A Physician-Driven Patient Safety Paradigm: The “Pitfall Bank” as a Translational Mechanism for Medical Error Prevention
Round 1
Reviewer 1 Report
Comments and Suggestions for AuthorsPlease find the attachment.
Comments for author File:
Comments.pdf
Author Response
Please see the attachment.
Author Response File:
Author Response.pdf
Reviewer 2 Report
Comments and Suggestions for AuthorsThank you kindly for the opportunity to review your manuscript concerning the reporting of pitfalls in health care.
I have several comments to share and an overriding question.

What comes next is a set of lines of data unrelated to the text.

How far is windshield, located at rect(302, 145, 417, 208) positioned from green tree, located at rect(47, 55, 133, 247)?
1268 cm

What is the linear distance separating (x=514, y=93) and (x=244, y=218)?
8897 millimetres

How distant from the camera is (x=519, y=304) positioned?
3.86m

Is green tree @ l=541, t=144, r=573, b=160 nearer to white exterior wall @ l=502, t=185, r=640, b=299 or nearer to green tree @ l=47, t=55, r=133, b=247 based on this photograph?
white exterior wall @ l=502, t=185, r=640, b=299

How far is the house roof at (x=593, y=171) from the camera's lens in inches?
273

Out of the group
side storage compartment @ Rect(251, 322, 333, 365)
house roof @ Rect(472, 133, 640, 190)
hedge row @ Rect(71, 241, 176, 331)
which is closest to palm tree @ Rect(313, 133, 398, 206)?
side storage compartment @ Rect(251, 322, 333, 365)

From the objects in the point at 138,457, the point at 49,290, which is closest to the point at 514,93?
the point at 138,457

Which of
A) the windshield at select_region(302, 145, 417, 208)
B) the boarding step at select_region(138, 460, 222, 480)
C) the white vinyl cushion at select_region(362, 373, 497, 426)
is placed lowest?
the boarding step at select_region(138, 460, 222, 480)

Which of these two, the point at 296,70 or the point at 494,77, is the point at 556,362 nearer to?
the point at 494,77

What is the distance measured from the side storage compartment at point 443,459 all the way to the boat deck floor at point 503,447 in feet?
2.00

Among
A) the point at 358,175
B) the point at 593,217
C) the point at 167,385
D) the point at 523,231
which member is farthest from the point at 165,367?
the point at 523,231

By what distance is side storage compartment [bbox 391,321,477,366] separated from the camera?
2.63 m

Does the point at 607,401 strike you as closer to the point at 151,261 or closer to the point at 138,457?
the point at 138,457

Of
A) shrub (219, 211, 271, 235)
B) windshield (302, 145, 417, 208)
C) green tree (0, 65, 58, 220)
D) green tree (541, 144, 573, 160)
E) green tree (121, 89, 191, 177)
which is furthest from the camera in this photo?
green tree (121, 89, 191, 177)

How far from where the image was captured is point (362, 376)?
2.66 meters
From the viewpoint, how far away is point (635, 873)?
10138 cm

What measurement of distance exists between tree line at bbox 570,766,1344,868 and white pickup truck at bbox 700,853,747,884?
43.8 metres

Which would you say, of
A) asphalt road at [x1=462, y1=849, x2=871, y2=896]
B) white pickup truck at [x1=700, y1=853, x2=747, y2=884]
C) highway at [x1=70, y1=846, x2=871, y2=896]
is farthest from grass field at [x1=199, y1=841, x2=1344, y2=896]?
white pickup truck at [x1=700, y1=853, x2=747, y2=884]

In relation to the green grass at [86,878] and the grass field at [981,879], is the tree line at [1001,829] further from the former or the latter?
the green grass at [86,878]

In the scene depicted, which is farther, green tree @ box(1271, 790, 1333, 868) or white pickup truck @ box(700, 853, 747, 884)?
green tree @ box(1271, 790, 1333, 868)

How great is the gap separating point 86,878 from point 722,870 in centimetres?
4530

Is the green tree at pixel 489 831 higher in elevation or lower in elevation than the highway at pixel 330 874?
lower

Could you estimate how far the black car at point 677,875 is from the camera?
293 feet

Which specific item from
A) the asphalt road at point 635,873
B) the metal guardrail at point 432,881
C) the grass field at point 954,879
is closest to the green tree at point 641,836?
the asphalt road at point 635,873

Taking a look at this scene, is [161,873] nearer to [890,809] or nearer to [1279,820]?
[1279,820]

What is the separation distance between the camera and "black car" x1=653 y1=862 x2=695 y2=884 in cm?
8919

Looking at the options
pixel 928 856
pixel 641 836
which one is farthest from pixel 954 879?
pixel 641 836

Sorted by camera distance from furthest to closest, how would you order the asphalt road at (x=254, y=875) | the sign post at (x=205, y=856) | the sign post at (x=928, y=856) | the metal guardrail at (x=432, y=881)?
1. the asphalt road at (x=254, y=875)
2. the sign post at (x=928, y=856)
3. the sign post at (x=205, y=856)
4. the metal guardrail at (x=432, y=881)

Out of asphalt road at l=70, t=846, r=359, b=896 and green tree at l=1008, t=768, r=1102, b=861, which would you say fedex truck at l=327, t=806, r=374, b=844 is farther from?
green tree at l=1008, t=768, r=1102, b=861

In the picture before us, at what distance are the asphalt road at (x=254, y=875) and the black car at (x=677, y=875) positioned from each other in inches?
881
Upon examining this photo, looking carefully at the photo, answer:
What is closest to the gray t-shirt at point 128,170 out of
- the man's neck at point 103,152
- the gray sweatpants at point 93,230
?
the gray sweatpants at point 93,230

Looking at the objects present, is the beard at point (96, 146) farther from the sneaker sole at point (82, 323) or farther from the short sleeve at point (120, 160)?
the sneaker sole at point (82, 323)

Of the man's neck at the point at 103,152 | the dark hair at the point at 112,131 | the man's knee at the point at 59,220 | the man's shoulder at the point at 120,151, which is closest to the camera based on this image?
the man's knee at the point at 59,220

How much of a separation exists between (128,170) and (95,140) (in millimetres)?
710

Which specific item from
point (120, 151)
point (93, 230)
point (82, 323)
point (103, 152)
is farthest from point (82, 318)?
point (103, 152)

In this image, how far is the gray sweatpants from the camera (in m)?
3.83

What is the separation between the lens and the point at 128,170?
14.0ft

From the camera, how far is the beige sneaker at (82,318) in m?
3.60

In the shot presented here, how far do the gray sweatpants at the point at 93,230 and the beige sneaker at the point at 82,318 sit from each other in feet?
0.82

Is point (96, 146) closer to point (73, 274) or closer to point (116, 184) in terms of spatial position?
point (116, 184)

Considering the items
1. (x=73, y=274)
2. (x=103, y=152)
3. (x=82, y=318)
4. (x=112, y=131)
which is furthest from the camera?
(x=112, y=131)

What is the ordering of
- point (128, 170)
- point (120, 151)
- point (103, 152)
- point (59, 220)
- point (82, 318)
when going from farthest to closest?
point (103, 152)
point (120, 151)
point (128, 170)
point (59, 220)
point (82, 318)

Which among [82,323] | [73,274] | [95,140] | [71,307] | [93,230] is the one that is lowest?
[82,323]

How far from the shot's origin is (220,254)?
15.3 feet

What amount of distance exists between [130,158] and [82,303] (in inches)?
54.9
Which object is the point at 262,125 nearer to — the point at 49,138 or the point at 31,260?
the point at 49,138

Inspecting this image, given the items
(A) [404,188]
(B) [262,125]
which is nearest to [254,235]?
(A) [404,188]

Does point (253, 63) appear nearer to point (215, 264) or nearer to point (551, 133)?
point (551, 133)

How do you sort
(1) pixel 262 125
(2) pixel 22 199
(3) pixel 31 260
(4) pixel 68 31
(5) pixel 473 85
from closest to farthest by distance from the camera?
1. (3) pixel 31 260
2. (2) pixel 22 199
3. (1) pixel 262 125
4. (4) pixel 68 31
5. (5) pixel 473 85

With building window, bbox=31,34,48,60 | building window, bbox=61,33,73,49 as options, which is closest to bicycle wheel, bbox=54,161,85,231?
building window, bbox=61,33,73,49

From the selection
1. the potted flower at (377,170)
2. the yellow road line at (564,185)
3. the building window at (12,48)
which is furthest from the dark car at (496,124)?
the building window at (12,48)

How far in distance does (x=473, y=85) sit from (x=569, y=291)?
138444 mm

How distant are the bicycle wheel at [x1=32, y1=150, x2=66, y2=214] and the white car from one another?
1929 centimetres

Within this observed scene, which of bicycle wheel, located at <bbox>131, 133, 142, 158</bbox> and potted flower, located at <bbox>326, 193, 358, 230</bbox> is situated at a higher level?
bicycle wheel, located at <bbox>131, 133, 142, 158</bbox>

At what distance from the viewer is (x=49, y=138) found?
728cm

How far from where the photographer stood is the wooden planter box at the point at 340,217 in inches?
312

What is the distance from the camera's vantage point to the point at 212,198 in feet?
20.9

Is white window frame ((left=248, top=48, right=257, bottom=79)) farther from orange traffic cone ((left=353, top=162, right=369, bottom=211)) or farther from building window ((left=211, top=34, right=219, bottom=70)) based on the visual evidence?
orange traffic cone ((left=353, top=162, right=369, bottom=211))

Because this manuscript draft does not have line numbers, I will attach a copy of the manuscript mark-up to assure that you can locate in your work my comments. I would ask, for myself and all future reviewers, please consider numbering the lines of your drafts to help communication.
There is an issue that exists throughout this manuscript. It is the use of pronouns that are not clear. Many grammar issues can be corrected by a dedicated editor. In this case, I am concerned that the editor may not know to whom or to what the pronouns refer.
On page 1 the use of the word "it" is problematic as I don't know what it is
On page 2 again the use of "it"
On page 7 "them" and "it"
On page 9 "it" is used twice and confusing twice
There is an inconsistency in the numbering of references. If you look at the references starting on page 13, you will see that the 1st reference is numbered with an Arabic number 1. In the body of the manuscript it is numbered with a Roman numeral 1 on page 2. The rest of the references use Roman numerals until the final reference which uses Arabic number 34, but in the body of the manuscript uses the Roman numeral xxxiv on page 9.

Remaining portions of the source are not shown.